The Army’s own research confirms that drug and alcohol abuse, disciplinary infractions, and criminal activity are increasing among active-duty service members. Most ominously, a growing number of soldiers can’t handle the strains of war at all. Until three years ago, the suicide rate of the Army, the branch with by far the most men and women in this war, was actually lower than the American population’s—a testament to the hardiness of our troops, given that young men with weapons are, at least as a statistical matter, disproportionately prone to suicide. But in 2008, the Army suicide rate surpassed that of the civilian population’s, and the Marines’ surpassed it shortly thereafter. So grim is the problem that this summer, the Army released a remarkably candid suicide report. “If we include accidental death, which frequently is the result of high-risk behavior (e.g., drinking and driving, drug overdose),” it concluded, “we find that less young men and women die in combat than die by their own actions. Simply stated, we are often more dangerous to ourselves than the enemy.”

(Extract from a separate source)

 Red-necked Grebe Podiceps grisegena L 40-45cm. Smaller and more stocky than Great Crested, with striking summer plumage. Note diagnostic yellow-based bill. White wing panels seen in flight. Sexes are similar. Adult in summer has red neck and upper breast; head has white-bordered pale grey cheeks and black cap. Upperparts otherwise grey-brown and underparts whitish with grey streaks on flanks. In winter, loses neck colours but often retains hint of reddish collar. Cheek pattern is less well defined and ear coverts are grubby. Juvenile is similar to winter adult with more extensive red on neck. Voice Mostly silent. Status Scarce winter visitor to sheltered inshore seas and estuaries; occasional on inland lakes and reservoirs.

11:00 P.M. Clouds of Witness. Lord Peter is a little turned on by his brother's wild-wood mistress. I'm a little creeped out.
Thursday Feb 10
7:30 A.M. News on the iPad. I've never seen an episode of American Idol, but I do still have a mid-80s crush on Steven Tyler. I'm a product of my times.
I also enjoyed reading about this goofy midtown club for aging intellectuals who can't agree on whether or not to cut ties with another club in London that won't admit women:
Fans of the Garrick grumbled that politically correct Centurions were waging “cultural imperialism,” by trying to bully the English club into changing its policy. “I have been on the barricades of feminism and civil rights,” a male member said, “but I don’t believe in forcing them to do something they may be slower to do.”
The Garrick Club was founded in 1831; exactly how slow are its members?
I was all ready to get up in arms about this, until I remembered the Dame Harriet Walter Society is ladies only, and that the door to that club ain't cracking open for nobody. So, dear intellectual morons: do whatever stupid things you want.
8:30 A.M. Egypt still in trouble, but NY dickwad resigns. I'd like to think that's progress, but progress would be keeping your shirt on. Oh! and not cheating on your wife, you asshole.
10:00 A.M. New issue of GOOP arrives! I have a weird affinity for Gwyneth that even her Vogue "interviews" can't seem to kill. I don't give a shit what she spends her money on, although I enjoy her weekly missives from Neverland. Today she tells us that you are the river. I disagree: I am the hot dog, but who's counting.
6:30 P.M. Run in the park: 3.5 miles, dragging my limb differential around for the whole world to see.
8:30 P.M. Hart to Hart reunion on the Graham Norton Show. The audience is filled with international female fans, many of whom have every episode of this 30-year-old series memorized. You can just tell they would call the actors "Jonathan" and "Jennifer" to their faces. I don't get this at all: at what point do you not realize what you're watching is fiction? (says a founding member of the Dame Harriet Walter Society). Robert Wagner seems bored. Stefanie Powers knows most of the audience members by name.
9:30 P.M. Parks and Recreation. I'm just gonna say it: too much Tammy.
Friday Feb 11
1:10 P.M. Finally saw The King's Speech. It's a solid, sturdy, charming, utterly conventional film stuffed with great actors giving great performances—aside from which none of it would register above anything Masterpiece Theatre turns out regularly. (You know you're in blah-blah land when the main character, struggling to overcome a speech impediment, actually gives himself an epiphany by shouting "I have a voice!" in the middle of an argument.) I stand by my Americans when I say The Social Network is technically, narratively, emotionally, visually, viscerally, a superior film.
9:30 P.M. More Foyle's War. Foyle almost gets a girlfriend, and the guy who killed Leonard Bast in Howards End makes some very big mistakes.